Exercise brief:
Output the following items precisely as they stand, each line reproduced in full.

Records contained in a dataset:
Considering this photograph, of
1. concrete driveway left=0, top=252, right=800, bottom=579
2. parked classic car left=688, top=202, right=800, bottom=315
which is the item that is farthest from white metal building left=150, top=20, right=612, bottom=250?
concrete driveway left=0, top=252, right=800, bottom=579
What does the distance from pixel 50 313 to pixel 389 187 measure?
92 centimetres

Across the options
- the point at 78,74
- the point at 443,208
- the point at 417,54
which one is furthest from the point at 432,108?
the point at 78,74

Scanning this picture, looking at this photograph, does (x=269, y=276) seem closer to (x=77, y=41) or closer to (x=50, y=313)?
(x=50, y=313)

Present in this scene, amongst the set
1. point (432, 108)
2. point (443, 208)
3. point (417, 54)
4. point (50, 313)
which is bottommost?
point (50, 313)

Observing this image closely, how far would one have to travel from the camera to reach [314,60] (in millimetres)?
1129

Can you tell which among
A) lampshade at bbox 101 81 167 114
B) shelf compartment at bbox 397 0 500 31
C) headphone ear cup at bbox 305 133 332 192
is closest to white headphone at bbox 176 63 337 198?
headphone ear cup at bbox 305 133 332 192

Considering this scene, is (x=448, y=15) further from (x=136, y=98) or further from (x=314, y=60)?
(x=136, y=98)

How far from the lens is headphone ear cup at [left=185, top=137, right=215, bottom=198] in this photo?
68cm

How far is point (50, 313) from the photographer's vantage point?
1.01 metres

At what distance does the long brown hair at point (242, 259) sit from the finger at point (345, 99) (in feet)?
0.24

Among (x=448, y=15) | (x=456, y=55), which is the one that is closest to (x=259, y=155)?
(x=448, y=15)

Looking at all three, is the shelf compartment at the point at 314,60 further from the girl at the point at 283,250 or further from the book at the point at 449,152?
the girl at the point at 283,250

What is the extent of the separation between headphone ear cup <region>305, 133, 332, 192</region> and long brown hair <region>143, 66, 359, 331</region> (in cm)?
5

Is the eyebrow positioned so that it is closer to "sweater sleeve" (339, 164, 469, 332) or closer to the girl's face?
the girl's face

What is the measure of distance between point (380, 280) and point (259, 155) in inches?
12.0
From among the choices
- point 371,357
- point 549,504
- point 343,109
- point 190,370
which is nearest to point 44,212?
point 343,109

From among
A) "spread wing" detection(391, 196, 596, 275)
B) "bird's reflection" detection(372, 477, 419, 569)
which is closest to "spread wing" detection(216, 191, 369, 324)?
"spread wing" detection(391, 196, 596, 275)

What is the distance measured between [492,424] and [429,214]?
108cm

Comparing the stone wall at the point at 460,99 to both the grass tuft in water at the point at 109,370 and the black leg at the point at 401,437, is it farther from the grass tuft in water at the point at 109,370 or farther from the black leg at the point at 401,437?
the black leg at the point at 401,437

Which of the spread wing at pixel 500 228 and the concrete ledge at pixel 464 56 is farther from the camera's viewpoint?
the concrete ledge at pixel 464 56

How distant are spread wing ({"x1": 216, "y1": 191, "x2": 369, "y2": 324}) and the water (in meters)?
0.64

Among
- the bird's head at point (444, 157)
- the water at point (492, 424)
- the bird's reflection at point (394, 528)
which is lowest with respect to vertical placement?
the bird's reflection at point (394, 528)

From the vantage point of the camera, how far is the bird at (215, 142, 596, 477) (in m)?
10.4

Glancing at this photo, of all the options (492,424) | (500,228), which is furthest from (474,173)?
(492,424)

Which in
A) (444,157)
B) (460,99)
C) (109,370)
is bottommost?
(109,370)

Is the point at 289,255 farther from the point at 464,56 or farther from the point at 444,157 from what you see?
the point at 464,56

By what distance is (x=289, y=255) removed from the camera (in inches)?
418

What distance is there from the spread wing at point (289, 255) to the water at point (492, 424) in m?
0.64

Answer to this exercise:
Considering this photograph, of
1. concrete driveway left=0, top=252, right=800, bottom=579
2. parked classic car left=688, top=202, right=800, bottom=315
which is the item that is farthest from white metal building left=150, top=20, right=612, bottom=250?
concrete driveway left=0, top=252, right=800, bottom=579
What does the distance from pixel 50 313 to pixel 389 187 measure?
92 centimetres

Across the options
- the point at 78,74
- the point at 443,208
- the point at 417,54
which one is furthest from the point at 432,108?
the point at 78,74

Scanning this picture, looking at this photograph, does (x=269, y=276) seem closer to (x=77, y=41) or closer to (x=50, y=313)?
(x=50, y=313)

Present in this scene, amongst the set
1. point (432, 108)
2. point (443, 208)
3. point (417, 54)
4. point (50, 313)
which is bottommost?
point (50, 313)

Observing this image closely, how far would one have to travel from the camera to reach [314,60] (in millimetres)?
1129

Can you tell which among
A) lampshade at bbox 101 81 167 114
B) shelf compartment at bbox 397 0 500 31
C) headphone ear cup at bbox 305 133 332 192
is closest to white headphone at bbox 176 63 337 198?
headphone ear cup at bbox 305 133 332 192

Considering this scene, is (x=448, y=15) further from (x=136, y=98) or further from (x=314, y=60)?
(x=136, y=98)

How far from the lens is headphone ear cup at [left=185, top=137, right=215, bottom=198] in this photo?
68cm

How far is point (50, 313) from the photographer's vantage point?
1.01 metres

At what distance does the long brown hair at point (242, 259) sit from the finger at point (345, 99) (in feet)?
0.24

Among (x=448, y=15) | (x=456, y=55), which is the one that is closest to (x=259, y=155)?
(x=448, y=15)

Looking at all three, is the shelf compartment at the point at 314,60 further from the girl at the point at 283,250 or further from the book at the point at 449,152?
the girl at the point at 283,250

What is the extent of the separation between headphone ear cup <region>305, 133, 332, 192</region> and long brown hair <region>143, 66, 359, 331</region> (in cm)?
5

Is the eyebrow positioned so that it is closer to "sweater sleeve" (339, 164, 469, 332) or closer to the girl's face?
the girl's face

What is the measure of distance between point (380, 280) and point (259, 155) in inches?
12.0
From among the choices
- point 371,357
- point 549,504
- point 343,109
- point 190,370
which is nearest to point 44,212?
point 343,109

From among
A) "spread wing" detection(391, 196, 596, 275)
B) "bird's reflection" detection(372, 477, 419, 569)
which is closest to "spread wing" detection(216, 191, 369, 324)?
"spread wing" detection(391, 196, 596, 275)

What is the distance measured between [492,424] and [429,214]?
108cm

Comparing the stone wall at the point at 460,99 to both the grass tuft in water at the point at 109,370 and the black leg at the point at 401,437, is it farther from the grass tuft in water at the point at 109,370 or farther from the black leg at the point at 401,437?
the black leg at the point at 401,437

Which of the spread wing at pixel 500 228 and the concrete ledge at pixel 464 56 is farther from the camera's viewpoint?
the concrete ledge at pixel 464 56

How distant are spread wing ({"x1": 216, "y1": 191, "x2": 369, "y2": 324}) and the water (in meters)?
0.64

Among
- the bird's head at point (444, 157)
- the water at point (492, 424)
- the bird's reflection at point (394, 528)
which is lowest with respect to vertical placement?
the bird's reflection at point (394, 528)

From the vantage point of the camera, how far is the bird at (215, 142, 596, 477) (in m)?
10.4

Glancing at this photo, of all the options (492,424) | (500,228), which is furthest from (474,173)?
(492,424)

Which in
A) (444,157)
B) (460,99)
C) (109,370)
is bottommost?
(109,370)

Is the point at 289,255 farther from the point at 464,56 or farther from the point at 444,157 from what you see?
the point at 464,56

By what distance is (x=289, y=255) removed from the camera (in inches)?
418

What distance is there from the spread wing at point (289, 255) to the water at point (492, 424) in m?
0.64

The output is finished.